On a regular computer:
We want:
- portability
- uniformity
- run many programs concurrently
We want to be able to run on multiple systems, and want them to operate in the same way.
The OS is what bridges these two sides. Gives you something you live on a regular computer where real hardware acts like this. They do things you can't normally do. They have powers that other programs don't have. Translates the computer you have, and outputs the computer you want to program.
What style of government does an operating system impose? An absolute dictatorship - highly authoritarian.
Von Newmann architecture - pioneer computer science (Turing's Cathedral - Book)
process - key abstraction behind an operating system - they are logically running at the same time.
Moore's Law:
- of transistors on a chip (of fixed size) doubles every 18 months
Virtual Machines - talk about virtualizing resources - (for example: Virtualbox). you are going to be running an operating system as a program.

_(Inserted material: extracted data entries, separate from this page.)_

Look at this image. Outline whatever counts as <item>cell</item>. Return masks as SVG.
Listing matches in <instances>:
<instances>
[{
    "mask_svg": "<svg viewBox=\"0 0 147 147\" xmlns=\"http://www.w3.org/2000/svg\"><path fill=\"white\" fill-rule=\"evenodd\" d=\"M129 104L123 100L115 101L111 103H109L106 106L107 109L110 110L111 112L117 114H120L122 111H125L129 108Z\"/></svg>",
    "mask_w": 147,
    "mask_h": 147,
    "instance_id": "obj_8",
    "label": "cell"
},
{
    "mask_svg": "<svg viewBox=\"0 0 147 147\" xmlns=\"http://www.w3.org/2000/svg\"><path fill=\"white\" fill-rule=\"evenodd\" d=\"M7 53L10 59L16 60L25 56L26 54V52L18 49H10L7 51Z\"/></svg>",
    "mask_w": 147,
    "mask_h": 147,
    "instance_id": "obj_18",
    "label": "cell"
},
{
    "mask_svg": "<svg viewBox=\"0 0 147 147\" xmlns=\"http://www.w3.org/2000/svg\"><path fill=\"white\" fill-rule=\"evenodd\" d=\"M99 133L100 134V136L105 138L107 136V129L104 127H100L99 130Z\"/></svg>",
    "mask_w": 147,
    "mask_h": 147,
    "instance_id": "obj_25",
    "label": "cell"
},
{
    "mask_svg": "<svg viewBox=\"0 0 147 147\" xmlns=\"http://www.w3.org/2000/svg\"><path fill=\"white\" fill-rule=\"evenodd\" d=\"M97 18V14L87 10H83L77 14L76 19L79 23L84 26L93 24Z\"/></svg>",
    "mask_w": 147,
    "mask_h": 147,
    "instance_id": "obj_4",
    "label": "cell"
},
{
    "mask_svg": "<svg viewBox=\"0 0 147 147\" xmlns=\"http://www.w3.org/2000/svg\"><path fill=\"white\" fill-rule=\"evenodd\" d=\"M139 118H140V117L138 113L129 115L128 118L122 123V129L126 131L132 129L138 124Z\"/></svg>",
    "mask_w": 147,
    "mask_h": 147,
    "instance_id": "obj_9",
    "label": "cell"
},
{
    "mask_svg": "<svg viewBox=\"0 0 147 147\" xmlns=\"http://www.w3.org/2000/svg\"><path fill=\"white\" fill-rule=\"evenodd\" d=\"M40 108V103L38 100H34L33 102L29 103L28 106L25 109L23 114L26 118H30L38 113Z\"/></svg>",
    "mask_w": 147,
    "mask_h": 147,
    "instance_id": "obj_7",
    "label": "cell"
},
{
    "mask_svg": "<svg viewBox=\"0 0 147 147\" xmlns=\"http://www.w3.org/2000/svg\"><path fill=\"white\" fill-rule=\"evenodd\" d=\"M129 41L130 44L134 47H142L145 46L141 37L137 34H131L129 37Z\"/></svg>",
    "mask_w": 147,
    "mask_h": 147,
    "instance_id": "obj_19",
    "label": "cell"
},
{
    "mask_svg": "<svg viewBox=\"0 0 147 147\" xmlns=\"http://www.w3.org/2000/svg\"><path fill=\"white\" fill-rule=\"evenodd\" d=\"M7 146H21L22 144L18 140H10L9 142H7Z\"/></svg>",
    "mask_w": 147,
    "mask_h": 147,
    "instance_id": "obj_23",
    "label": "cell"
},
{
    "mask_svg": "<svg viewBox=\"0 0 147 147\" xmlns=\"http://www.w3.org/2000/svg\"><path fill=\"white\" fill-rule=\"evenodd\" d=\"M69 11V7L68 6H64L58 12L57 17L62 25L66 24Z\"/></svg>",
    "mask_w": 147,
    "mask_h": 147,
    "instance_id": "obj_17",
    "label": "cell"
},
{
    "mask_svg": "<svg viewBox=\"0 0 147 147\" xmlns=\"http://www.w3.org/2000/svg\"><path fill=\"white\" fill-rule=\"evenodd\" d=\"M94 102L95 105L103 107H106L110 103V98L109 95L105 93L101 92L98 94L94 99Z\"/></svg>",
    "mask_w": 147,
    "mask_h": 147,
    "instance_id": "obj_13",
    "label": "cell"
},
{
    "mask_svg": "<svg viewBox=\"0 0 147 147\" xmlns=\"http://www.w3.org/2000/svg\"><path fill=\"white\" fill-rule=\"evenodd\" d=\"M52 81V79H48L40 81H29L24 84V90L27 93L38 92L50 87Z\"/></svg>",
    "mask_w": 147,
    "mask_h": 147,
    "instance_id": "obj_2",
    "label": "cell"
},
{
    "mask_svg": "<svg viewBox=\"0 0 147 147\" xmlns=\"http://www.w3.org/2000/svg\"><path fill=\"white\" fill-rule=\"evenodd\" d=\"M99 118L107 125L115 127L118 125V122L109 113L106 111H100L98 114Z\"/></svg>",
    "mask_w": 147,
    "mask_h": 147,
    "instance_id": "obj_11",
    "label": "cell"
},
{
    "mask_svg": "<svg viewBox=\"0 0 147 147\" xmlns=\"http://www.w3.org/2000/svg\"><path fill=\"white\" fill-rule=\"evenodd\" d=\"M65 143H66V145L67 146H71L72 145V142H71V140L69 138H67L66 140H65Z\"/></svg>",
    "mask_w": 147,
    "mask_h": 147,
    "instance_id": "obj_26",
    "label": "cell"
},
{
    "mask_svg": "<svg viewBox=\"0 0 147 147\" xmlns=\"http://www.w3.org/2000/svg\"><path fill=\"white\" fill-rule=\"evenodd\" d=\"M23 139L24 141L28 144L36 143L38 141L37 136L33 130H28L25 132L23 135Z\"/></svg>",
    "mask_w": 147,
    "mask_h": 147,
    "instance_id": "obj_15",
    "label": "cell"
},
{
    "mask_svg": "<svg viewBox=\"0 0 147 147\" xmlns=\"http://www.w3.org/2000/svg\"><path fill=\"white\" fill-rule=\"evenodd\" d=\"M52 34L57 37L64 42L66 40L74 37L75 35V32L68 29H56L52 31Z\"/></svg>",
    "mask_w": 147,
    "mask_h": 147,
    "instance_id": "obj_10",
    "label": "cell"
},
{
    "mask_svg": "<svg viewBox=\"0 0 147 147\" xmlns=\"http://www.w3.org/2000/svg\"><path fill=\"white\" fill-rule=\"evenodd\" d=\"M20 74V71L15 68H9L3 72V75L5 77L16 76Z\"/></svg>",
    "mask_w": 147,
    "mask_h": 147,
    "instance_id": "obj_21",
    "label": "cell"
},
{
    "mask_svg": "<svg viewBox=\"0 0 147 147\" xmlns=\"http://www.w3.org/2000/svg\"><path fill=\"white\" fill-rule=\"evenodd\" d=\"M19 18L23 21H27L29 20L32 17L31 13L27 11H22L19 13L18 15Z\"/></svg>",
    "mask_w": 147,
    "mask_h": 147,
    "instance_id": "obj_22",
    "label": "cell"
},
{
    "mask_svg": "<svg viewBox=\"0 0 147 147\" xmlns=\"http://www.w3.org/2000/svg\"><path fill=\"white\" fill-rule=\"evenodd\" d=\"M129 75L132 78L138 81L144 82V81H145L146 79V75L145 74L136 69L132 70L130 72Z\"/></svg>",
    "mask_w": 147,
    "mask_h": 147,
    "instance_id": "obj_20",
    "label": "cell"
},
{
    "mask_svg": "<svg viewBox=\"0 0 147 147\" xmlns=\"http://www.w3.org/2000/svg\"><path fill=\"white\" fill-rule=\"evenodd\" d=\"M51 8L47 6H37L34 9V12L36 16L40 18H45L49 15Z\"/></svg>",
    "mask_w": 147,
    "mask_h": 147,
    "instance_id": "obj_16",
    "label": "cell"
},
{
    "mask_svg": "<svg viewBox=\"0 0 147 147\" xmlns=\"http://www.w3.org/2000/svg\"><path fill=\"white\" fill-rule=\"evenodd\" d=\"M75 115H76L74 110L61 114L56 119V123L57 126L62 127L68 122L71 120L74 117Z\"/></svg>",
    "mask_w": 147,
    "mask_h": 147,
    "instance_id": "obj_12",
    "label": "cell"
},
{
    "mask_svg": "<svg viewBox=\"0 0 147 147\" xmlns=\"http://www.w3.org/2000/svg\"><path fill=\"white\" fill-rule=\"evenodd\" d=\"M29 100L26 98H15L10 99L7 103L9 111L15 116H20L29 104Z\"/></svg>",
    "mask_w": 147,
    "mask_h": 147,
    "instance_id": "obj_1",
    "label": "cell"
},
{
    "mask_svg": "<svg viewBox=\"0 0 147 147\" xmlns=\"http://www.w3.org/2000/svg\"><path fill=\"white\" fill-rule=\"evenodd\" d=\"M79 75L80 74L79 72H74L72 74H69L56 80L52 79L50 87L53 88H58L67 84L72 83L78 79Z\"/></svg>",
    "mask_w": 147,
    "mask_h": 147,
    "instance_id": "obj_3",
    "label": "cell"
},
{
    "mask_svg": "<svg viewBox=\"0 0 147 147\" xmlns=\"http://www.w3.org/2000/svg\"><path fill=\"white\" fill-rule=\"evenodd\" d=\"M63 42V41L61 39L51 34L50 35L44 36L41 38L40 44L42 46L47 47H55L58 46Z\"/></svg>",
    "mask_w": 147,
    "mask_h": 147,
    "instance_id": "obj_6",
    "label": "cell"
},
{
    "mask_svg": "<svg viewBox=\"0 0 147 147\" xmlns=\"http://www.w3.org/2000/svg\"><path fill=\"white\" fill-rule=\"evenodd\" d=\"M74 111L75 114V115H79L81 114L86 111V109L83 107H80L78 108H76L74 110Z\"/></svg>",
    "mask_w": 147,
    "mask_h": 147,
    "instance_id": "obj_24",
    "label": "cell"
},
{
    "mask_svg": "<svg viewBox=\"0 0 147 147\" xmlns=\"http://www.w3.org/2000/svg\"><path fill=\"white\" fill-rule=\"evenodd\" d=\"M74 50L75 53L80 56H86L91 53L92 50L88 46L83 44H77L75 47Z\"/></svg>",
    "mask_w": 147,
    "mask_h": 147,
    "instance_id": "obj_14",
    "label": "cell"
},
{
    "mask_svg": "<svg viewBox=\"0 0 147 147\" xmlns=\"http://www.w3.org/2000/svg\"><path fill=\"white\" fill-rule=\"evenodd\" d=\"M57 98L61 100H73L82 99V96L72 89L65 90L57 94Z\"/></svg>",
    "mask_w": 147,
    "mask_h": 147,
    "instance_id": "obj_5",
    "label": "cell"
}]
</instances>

50 million lines of code per user. Hypervisor - on top of that you are going to run your own instance of the operating system. Unix was designed as a multi user operating system. Designed to allow many people to share the same computer. But instead of doing that you run entire operating systems for one user. This is horribly wasteful. Also very useful.
Sequential reads are much faster than random reads.
Solid state disks - writes are very expensive, you can't write too many times to the same sector. It is dead.